Jemez Mountains Electric Cooperative, Inc. v. United States

CourtDistrict Court, D. New Mexico
DecidedJuly 21, 2025
Docket1:25-cv-00382
StatusUnknown

This text of Jemez Mountains Electric Cooperative, Inc. v. United States (Jemez Mountains Electric Cooperative, Inc. v. United States) is published on Counsel Stack Legal Research, covering District Court, D. New Mexico primary law. Counsel Stack provides free access to over 12 million legal documents including statutes, case law, regulations, and constitutions.

Bluebook
Jemez Mountains Electric Cooperative, Inc. v.
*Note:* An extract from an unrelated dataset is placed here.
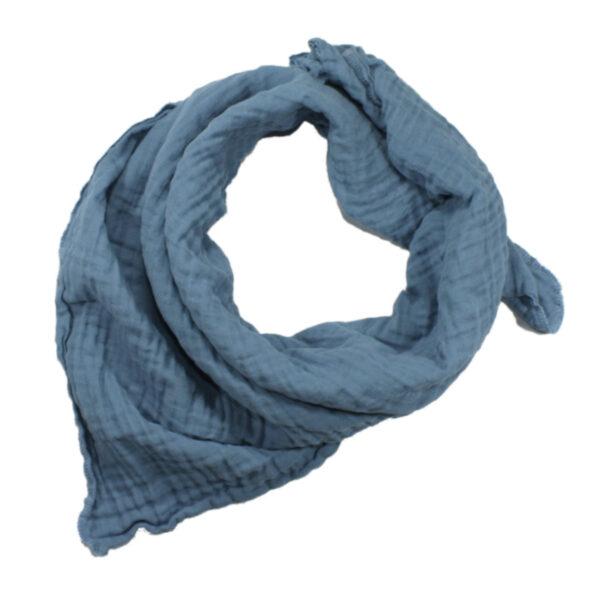 100061210 Musselin Tuch Halstuch Schal Windel Swaddle blush bio organic Baby Mädchen Buben blau
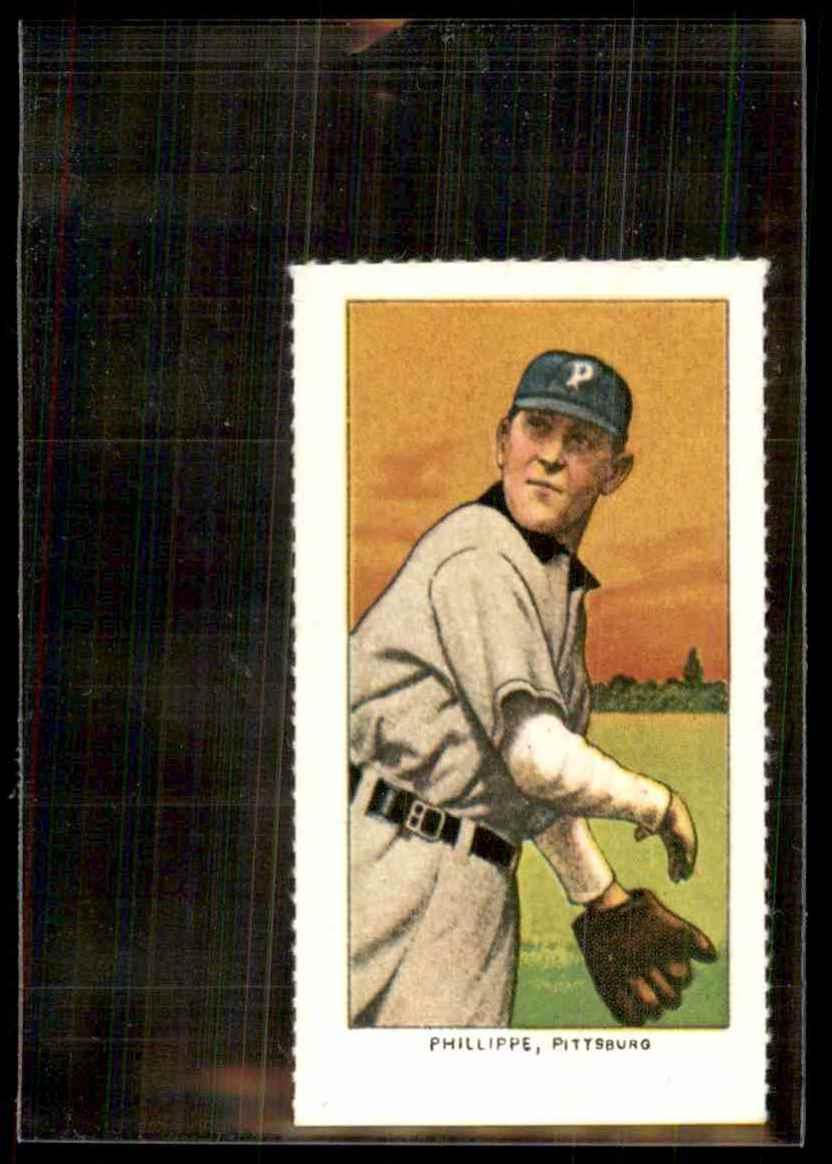 1911 T206 Reprint Deacon Phillippe #25 card front image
United States, (D.N.M. 2025).

Opinion

`IN THE UNITED STATES DISTRICT COURT FOR THE DISTRICT OF NEW MEXICO

JEMEZ MOUNTAIN ELECTRIC ) COOPERATIVE, INC., et al., ) ) Plaintiffs, ) ) v. ) No. 1:25-CV-382-KK-KRS ) UNITED STATES, ) ) Defendant. )

ORDER GRANTING DEFENDANT’S EXPEDITED MOTION TO EXTEND ANSWER DEADLINE [ DOC. 7]
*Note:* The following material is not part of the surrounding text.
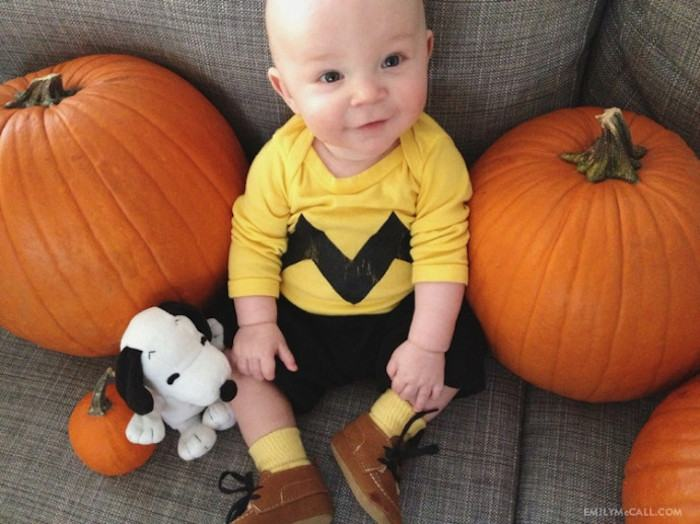 Halloween Costumes For 18 Month Old Boy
Currently before the Court is the Expedited Motion For Extension To File Answer Or Motion Under Federal Rule Of Civil Procedure 12 (“Motion”), filed July 10, 2025 by Defendant United States of America. For the reasons that follow, the Motion is GRANTED. Background The Complaint in this action seeks to recover against the United States under the Federal Tort Claims Act (FTCA) for damages purportedly caused between April 22, 2022 and June 15, 2022 by a fire that allegedly burned 45,605 acres, including land, improvements, and personal property owned by Plaintiffs. (Id. ¶ 18).1 Plaintiffs contend that the United States Forest Service (“USFS”) initiated the Pino West Prescribed Burn,2 which escaped from its containment area and caused what is now known as the Cerro Pelado Fire.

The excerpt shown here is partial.